▶ _TEXTE DU DOCUMENT_:

Lamennais sentait venir la révolution de 1830, il l’appelait même de ses vœux et proclamait déjà l’écroulement des monarchies. Vite ! que l’Église les abandonne, qu’Elle prenne, avec le Pape à sa tête, la tête de la grande insurrection évangélique ! À ce coup, prophétisait-il, la religion retrouvera utilité et attrait, l’Église se mettra au service de la Liberté, retrouvant ainsi l’adhésion enthousiaste du Peuple.

Effectivement, en 1830, l’Europe s’embrasa : Révolution de juillet en France, indépendance de la Belgique, soulèvement de la Pologne, agitations en Irlande, en Italie. L’Église allait-elle comprendre cette aspiration des peuples ? Le nouveau Pape, Grégoire XVI, imiterait-il son prédécesseur Pie VIII qui avait reconnu l’indépendance des colonies espagnoles d’Amérique du Sud ?

À Paris, Lamennais y travailla frénétiquement, créant à cet effet une Agence générale destinée à concerter l’action des catholiques épris de liberté, rédigeant un “ Acte d’union ”, sorte de contre-Sainte-Alliance en vue de la fraternité des nations sous l’égide de la Papauté. Son journal “ L’Avenir ” prit comme devise « Dieu et la Liberté »

En l’espace de dix ans, l’évolution d’esprit de ce prêtre étrange, de ce visionnaire fiévreux, est fantastique. C’est pourtant lui, écrit notre Père dans sa Lettre à mes amis n° 236, qui a conçu et lancé “ l’hérésie des temps modernes ”, consistant à réconcilier l’Église avec la Révolution, faire servir les forces vives de cette dernière à l’instauration du Royaume de Dieu sur terre. Et notre Père de remarquer :

« Les étapes de cette vie s’enchaînent dès lors implacablement, commandées par la vision initiale d’une marche irrésistible du Peuple vers des destins nouveaux dont le prophète porte obscurément une prescience infaillible. Cet itinéraire spirituel, qui est celui du libéralisme catholique et se termine dans l’apostasie, – car Félicité de Lamennais est mort apostat en 1854, le buste de la République ayant remplacé dans sa chambre la statue de la Sainte Vierge –, c’est celui que suivra en cent cinquante ans, le Parti de la Réforme dans l’Église. »

▶ _À FAIRE_:
Transcrivez le texte sur Lamennais depuis les mots « Lamennais sentait venir » jusqu'aux mots « d’Amérique du Sud ? » inclus. La liste placée ici n'a aucun lien avec le texte sur Lamennais.

▶ _DONNÉES ENREGISTRÉES_:
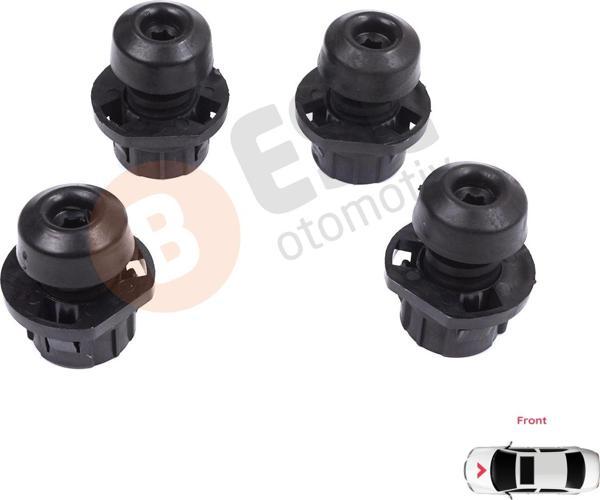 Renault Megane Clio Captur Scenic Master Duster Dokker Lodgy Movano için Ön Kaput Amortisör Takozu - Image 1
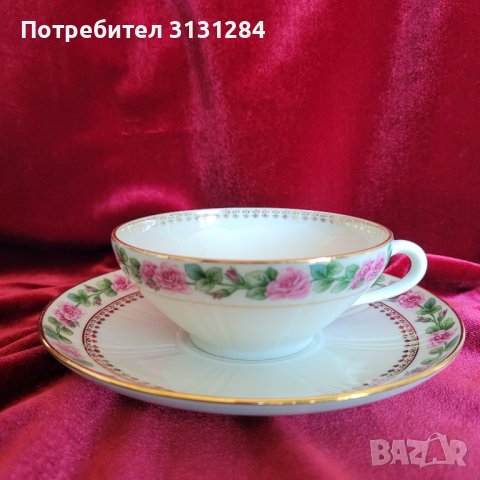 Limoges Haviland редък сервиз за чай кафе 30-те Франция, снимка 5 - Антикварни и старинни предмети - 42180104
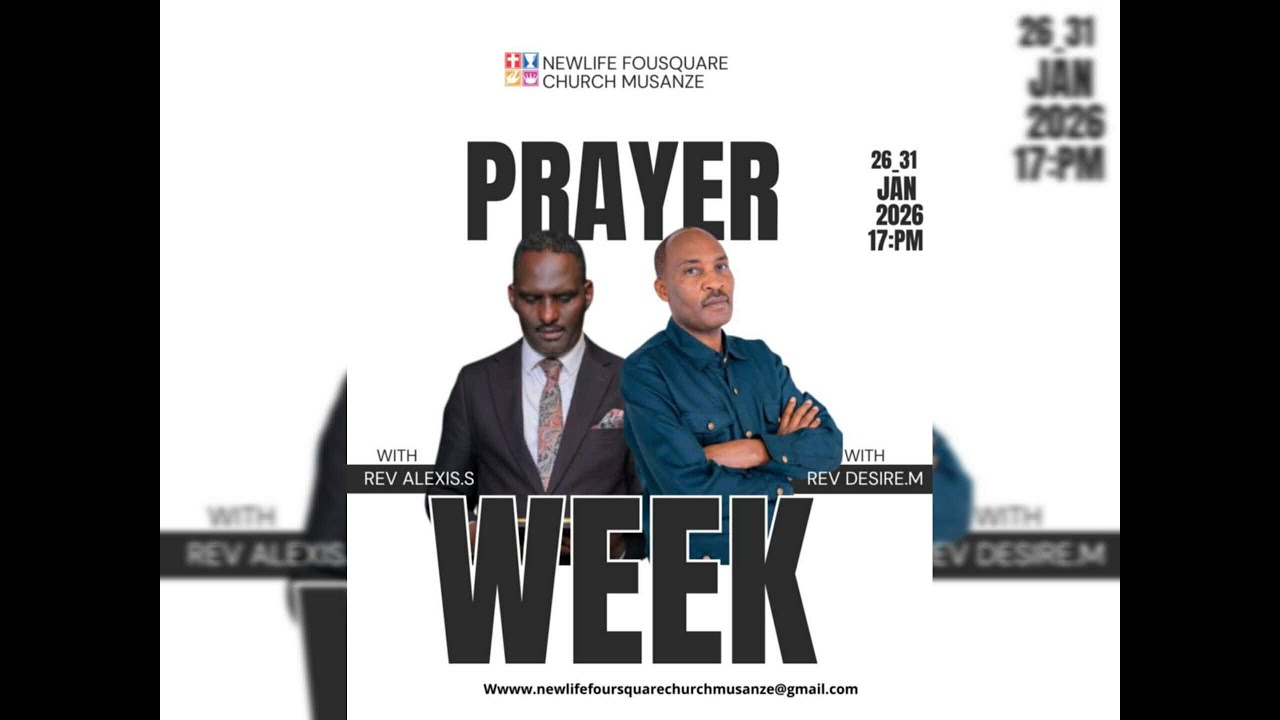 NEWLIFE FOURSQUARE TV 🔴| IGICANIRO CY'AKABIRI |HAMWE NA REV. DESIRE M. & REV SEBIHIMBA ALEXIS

▶ _SOLUTION_:
Lamennais sentait venir la révolution de 1830, il l’appelait même de ses vœux et proclamait déjà l’écroulement des monarchies. Vite ! que l’Église les abandonne, qu’Elle prenne, avec le Pape à sa tête, la tête de la grande insurrection évangélique ! À ce coup, prophétisait-il, la religion retrouvera utilité et attrait, l’Église se mettra au service de la Liberté, retrouvant ainsi l’adhésion enthousiaste du Peuple.

Effectivement, en 1830, l’Europe s’embrasa : Révolution de juillet en France, indépendance de la Belgique, soulèvement de la Pologne, agitations en Irlande, en Italie. L’Église allait-elle comprendre cette aspiration des peuples ? Le nouveau Pape, Grégoire XVI, imiterait-il son prédécesseur Pie VIII qui avait reconnu l’indépendance des colonies espagnoles d’Amérique du Sud ?